O agresji anty-sztuki na sztukę i drogach wyjścia. Do Ministra Kultury.
Wpisał: Mirosław Dakowski   
23.11.2015.

O agresji anty-sztuki na sztukę i drogach wyjścia. Do Ministra Kultury.

 

 

Prof. Mirosław Dakowski                                              23 listopada 2015

 

 

v-Premier Piotr Gliński,

Minister Kultury

 

 

Szanowny Panie Profesorze,

 

 Od lat obserwujemy w Polsce, wzorem lewackiego „postępu” w Europie, atak anty-kultury na kulturę i jej instytucje oraz ludzi anty-sztuki na sztukę i instytucje mające ją chronić i pielęgnować.

Jest to istotna część ataku anty-cywilizacji na cywilizację, na Cywilizację Łacińską. [szerzej p. Czy w UE powstaje nowa cywilizacja? ]. Nie dziwi nas, ale wymusza obronę.

Poniższe konstatacje muszę napisać językiem prostym, może ostrym, otwarcie, by były zrozumiałe także dla naszych wrogów.

Prostytucja jest podobno najstarszym zawodem świata. Jako taka, zawsze była zawodem wstydliwym, ukrywanym, poza okresami totalnej rozpusty, jak Sodoma czy Babilon tuż przed upadkiem, czy Rzym w okresie upadku.

Była jednak zawsze zawodem dochodowym. Zwłaszcza oczywiście dla alfonsów.

Nigdy jednak nie pretendowała ani do bycia sztuką, ani nie żądała dotacji państwa.

Co prawda przed wiekiem była popularna anegdotka o przeciwieństwach burdelu i cyrku („to są woltyżerki??”-  nie doinformowanym Dziadek chętnie opowie).

Wtedy nawet cyrk był przeciwstawiany burdelowi.

 

Teraz zaś neo-sodomici usiłują:

1)    wcisnąć rozpustę, burdele, pornografię itp. do Kultury,

2)    i w bezczelności swojej żądają do tego „dotacji Państwa”.

 

Nie możemy się zgodzić ani na jedno, ani na drugie.

 

Ad 1) Anty-kultura czy anty-sztuka promują ukazywanie i sankcjonują zwycięstwa brzydoty, perwersji i zła. Na to nie ma i nie może być zgody zdrowych narodów.

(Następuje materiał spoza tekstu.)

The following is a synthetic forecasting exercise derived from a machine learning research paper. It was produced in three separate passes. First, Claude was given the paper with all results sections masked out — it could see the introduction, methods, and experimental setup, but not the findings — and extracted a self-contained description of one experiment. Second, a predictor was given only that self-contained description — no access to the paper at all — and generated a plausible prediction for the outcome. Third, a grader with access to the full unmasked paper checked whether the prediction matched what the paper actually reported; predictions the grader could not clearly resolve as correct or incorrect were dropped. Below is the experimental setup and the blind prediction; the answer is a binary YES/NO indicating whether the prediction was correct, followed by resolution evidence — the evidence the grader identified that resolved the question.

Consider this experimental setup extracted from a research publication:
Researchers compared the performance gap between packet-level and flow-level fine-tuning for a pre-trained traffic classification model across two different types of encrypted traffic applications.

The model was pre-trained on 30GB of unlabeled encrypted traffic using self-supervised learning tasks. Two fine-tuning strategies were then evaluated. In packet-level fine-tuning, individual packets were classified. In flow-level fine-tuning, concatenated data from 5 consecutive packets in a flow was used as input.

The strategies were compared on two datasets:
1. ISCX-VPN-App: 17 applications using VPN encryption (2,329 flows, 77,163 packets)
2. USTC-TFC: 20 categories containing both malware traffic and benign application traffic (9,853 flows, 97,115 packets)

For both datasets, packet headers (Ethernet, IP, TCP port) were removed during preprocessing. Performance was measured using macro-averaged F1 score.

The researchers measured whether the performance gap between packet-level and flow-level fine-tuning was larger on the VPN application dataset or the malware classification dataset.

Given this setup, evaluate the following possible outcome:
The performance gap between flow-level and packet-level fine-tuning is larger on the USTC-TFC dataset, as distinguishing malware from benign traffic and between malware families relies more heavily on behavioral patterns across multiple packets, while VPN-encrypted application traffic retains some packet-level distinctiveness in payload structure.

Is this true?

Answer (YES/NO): NO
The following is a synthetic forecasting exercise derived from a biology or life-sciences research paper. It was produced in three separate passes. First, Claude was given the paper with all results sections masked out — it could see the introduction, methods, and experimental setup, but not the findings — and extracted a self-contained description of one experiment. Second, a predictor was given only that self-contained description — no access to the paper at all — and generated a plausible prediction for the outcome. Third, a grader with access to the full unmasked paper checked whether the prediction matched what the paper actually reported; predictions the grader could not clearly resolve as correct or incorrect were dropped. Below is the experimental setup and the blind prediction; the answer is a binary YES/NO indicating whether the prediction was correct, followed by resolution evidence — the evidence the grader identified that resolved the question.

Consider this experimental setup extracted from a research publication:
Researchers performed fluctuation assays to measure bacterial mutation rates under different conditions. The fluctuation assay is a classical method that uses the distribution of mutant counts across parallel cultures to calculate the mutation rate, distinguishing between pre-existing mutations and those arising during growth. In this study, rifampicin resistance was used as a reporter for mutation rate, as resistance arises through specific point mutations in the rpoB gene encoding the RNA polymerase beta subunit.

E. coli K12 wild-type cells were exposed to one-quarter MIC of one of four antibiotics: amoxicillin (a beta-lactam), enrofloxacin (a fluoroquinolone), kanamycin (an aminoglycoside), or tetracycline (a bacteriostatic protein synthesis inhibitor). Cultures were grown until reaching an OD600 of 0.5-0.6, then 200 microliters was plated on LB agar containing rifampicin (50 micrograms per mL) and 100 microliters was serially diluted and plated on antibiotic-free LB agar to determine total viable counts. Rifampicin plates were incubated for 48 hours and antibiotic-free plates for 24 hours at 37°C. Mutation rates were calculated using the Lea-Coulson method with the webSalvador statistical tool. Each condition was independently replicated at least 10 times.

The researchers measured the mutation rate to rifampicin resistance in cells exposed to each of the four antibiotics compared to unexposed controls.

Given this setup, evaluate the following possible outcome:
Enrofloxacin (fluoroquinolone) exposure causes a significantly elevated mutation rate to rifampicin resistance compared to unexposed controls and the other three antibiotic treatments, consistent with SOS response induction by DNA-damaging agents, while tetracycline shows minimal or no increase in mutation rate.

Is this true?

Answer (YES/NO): NO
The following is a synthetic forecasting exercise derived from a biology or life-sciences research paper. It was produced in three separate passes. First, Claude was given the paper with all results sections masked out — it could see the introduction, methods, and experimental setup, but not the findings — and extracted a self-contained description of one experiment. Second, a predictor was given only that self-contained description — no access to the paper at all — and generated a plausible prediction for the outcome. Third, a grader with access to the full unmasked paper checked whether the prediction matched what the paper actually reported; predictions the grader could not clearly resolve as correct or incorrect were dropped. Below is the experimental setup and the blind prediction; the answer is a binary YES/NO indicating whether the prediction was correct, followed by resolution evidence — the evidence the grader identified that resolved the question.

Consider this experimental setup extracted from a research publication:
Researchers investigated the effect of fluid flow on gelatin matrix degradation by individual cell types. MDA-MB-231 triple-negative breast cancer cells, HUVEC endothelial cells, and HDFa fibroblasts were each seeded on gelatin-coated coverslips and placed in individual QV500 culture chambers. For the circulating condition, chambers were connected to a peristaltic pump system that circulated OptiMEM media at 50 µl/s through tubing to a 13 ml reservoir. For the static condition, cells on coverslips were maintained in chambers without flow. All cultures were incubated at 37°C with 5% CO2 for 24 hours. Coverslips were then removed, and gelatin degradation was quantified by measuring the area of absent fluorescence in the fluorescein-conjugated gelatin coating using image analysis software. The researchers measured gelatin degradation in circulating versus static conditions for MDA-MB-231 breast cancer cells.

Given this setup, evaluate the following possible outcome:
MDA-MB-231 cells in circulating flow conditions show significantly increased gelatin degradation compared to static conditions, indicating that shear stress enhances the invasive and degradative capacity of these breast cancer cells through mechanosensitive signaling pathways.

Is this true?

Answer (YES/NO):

Nalegamy więc na utrącenie, wyrzucenie anty-sztuki daleko poza sztukę, szerzej – o wyrzucenie anty-kultury poza kulturę.

Ad 2) Jeśli jakiś alfons chce zarobić na prostytucji [a możliwe, że na razie musimy to tolerować], niech jednak kupi czerwoną latarnie, zaangażuje za własne pieniądze prostytutki, a zapewne jakieś zboczone czy impotentne  marginesy społeczeństwa dostarczą mu dochód. Nie wolno jednak robić z tego Teatru, ani robić tego w teatrze, szczególnie Narodowym (Klata) czy Polskim (Mieszkowski).

Nie znam obecnych „procedur” płacenia za sztuki teatralne i nie chcę ich studiować, ale czytamy, że Minister Kultury dotuje Teatr Polski we Wrocławiu sumą około 5 milionów rocznie, podobna sumę daje samorząd.

 

Jeśli dyrektor Mieszkowski potrafi zmarnować takie sumy (jak czytamy np. w  Kompromitacja Petru. Teatr i śmierć. Finansowa.  ), to są dwa wyjścia:

1)     Wyrzucić go w trybie natychmiastowym, a przyjąć osobę, która lubi i rozumie sztukę, oraz potrafi nią zarządzać a dotacji nie marnować.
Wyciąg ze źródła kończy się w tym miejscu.